→ Stored data:

+===+

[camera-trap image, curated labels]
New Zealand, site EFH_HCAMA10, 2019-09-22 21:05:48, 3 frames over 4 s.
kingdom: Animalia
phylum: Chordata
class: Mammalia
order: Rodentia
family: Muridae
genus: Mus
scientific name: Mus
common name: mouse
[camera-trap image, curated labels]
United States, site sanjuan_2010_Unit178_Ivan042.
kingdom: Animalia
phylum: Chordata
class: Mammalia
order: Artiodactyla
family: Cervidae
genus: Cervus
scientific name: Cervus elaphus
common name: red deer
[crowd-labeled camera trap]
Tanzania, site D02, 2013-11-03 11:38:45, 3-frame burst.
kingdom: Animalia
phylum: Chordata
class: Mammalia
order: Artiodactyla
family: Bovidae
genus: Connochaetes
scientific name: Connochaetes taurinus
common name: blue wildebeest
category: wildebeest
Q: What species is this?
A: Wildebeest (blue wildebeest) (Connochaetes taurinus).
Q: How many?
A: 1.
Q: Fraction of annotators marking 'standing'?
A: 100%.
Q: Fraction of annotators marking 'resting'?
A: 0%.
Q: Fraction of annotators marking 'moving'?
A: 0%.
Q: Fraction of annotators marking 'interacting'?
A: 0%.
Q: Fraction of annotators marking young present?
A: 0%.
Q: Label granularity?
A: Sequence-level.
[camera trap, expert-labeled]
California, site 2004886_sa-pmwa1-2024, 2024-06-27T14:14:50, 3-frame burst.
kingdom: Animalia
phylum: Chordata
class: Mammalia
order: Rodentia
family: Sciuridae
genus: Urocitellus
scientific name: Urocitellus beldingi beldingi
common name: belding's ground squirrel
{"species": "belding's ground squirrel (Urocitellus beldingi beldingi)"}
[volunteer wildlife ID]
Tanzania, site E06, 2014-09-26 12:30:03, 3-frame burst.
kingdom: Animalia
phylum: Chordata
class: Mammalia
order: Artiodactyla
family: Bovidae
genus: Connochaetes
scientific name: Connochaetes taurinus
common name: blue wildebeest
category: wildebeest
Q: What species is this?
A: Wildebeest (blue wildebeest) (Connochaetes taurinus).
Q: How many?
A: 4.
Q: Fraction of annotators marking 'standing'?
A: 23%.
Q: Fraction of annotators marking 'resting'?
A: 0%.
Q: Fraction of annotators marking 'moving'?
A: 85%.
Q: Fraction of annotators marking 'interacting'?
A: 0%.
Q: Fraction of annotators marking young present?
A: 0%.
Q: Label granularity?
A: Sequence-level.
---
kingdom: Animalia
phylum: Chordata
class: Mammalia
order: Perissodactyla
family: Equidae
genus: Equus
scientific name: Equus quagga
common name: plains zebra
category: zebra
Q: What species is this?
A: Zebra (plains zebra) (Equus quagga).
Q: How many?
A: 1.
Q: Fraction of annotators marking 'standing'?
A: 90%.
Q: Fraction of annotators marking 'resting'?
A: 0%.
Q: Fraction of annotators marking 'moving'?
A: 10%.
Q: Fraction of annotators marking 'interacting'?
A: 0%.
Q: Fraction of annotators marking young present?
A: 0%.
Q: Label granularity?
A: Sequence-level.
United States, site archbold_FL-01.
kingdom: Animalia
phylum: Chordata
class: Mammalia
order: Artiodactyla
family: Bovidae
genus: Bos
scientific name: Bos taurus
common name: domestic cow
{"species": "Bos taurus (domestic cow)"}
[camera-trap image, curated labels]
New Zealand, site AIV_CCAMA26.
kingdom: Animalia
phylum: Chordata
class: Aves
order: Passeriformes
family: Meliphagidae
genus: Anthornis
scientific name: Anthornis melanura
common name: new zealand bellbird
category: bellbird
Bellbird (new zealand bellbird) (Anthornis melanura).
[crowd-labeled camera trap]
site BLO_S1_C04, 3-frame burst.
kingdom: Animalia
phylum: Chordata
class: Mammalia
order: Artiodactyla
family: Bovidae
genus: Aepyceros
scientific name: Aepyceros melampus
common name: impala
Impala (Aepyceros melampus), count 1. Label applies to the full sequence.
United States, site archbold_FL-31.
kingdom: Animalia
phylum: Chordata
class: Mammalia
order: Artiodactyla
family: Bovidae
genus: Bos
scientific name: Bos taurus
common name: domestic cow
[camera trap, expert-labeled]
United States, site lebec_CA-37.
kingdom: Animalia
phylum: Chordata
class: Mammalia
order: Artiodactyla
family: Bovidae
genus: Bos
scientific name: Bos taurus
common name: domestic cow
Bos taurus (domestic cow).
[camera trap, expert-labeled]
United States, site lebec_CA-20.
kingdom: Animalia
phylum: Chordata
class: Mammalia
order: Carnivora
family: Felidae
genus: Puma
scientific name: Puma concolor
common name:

+===+

A complete, exact copy of the entries is required.

[camera-trap image, curated labels]
New Zealand, site EFH_HCAMA10, 2019-09-22 21:05:48, 3 frames over 4 s.
kingdom: Animalia
phylum: Chordata
class: Mammalia
order: Rodentia
family: Muridae
genus: Mus
scientific name: Mus
common name: mouse
[camera-trap image, curated labels]
United States, site sanjuan_2010_Unit178_Ivan042.
kingdom: Animalia
phylum: Chordata
class: Mammalia
order: Artiodactyla
family: Cervidae
genus: Cervus
scientific name: Cervus elaphus
common name: red deer
[crowd-labeled camera trap]
Tanzania, site D02, 2013-11-03 11:38:45, 3-frame burst.
kingdom: Animalia
phylum: Chordata
class: Mammalia
order: Artiodactyla
family: Bovidae
genus: Connochaetes
scientific name: Connochaetes taurinus
common name: blue wildebeest
category: wildebeest
Q: What species is this?
A: Wildebeest (blue wildebeest) (Connochaetes taurinus).
Q: How many?
A: 1.
Q: Fraction of annotators marking 'standing'?
A: 100%.
Q: Fraction of annotators marking 'resting'?
A: 0%.
Q: Fraction of annotators marking 'moving'?
A: 0%.
Q: Fraction of annotators marking 'interacting'?
A: 0%.
Q: Fraction of annotators marking young present?
A: 0%.
Q: Label granularity?
A: Sequence-level.
[camera trap, expert-labeled]
California, site 2004886_sa-pmwa1-2024, 2024-06-27T14:14:50, 3-frame burst.
kingdom: Animalia
phylum: Chordata
class: Mammalia
order: Rodentia
family: Sciuridae
genus: Urocitellus
scientific name: Urocitellus beldingi beldingi
common name: belding's ground squirrel
{"species": "belding's ground squirrel (Urocitellus beldingi beldingi)"}
[volunteer wildlife ID]
Tanzania, site E06, 2014-09-26 12:30:03, 3-frame burst.
kingdom: Animalia
phylum: Chordata
class: Mammalia
order: Artiodactyla
family: Bovidae
genus: Connochaetes
scientific name: Connochaetes taurinus
common name: blue wildebeest
category: wildebeest
Q: What species is this?
A: Wildebeest (blue wildebeest) (Connochaetes taurinus).
Q: How many?
A: 4.
Q: Fraction of annotators marking 'standing'?
A: 23%.
Q: Fraction of annotators marking 'resting'?
A: 0%.
Q: Fraction of annotators marking 'moving'?
A: 85%.
Q: Fraction of annotators marking 'interacting'?
A: 0%.
Q: Fraction of annotators marking young present?
A: 0%.
Q: Label granularity?
A: Sequence-level.
---
kingdom: Animalia
phylum: Chordata
class: Mammalia
order: Perissodactyla
family: Equidae
genus: Equus
scientific name: Equus quagga
common name: plains zebra
category: zebra
Q: What species is this?
A: Zebra (plains zebra) (Equus quagga).
Q: How many?
A: 1.
Q: Fraction of annotators marking 'standing'?
A: 90%.
Q: Fraction of annotators marking 'resting'?
A: 0%.
Q: Fraction of annotators marking 'moving'?
A: 10%.
Q: Fraction of annotators marking 'interacting'?
A: 0%.
Q: Fraction of annotators marking young present?
A: 0%.
Q: Label granularity?
A: Sequence-level.
United States, site archbold_FL-01.
kingdom: Animalia
phylum: Chordata
class: Mammalia
order: Artiodactyla
family: Bovidae
genus: Bos
scientific name: Bos taurus
common name: domestic cow
{"species": "Bos taurus (domestic cow)"}
[camera-trap image, curated labels]
New Zealand, site AIV_CCAMA26.
kingdom: Animalia
phylum: Chordata
class: Aves
order: Passeriformes
family: Meliphagidae
genus: Anthornis
scientific name: Anthornis melanura
common name: new zealand bellbird
category: bellbird
Bellbird (new zealand bellbird) (Anthornis melanura).
[crowd-labeled camera trap]
site BLO_S1_C04, 3-frame burst.
kingdom: Animalia
phylum: Chordata
class: Mammalia
order: Artiodactyla
family: Bovidae
genus: Aepyceros
scientific name: Aepyceros melampus
common name: impala
Impala (Aepyceros melampus), count 1. Label applies to the full sequence.
United States, site archbold_FL-31.
kingdom: Animalia
phylum: Chordata
class: Mammalia
order: Artiodactyla
family: Bovidae
genus: Bos
scientific name: Bos taurus
common name: domestic cow
[camera trap, expert-labeled]
United States, site lebec_CA-37.
kingdom: Animalia
phylum: Chordata
class: Mammalia
order: Artiodactyla
family: Bovidae
genus: Bos
scientific name: Bos taurus
common name: domestic cow
Bos taurus (domestic cow).
[camera trap, expert-labeled]
United States, site lebec_CA-20.
kingdom: Animalia
phylum: Chordata
class: Mammalia
order: Carnivora
family: Felidae
genus: Puma
scientific name: Puma concolor
common name:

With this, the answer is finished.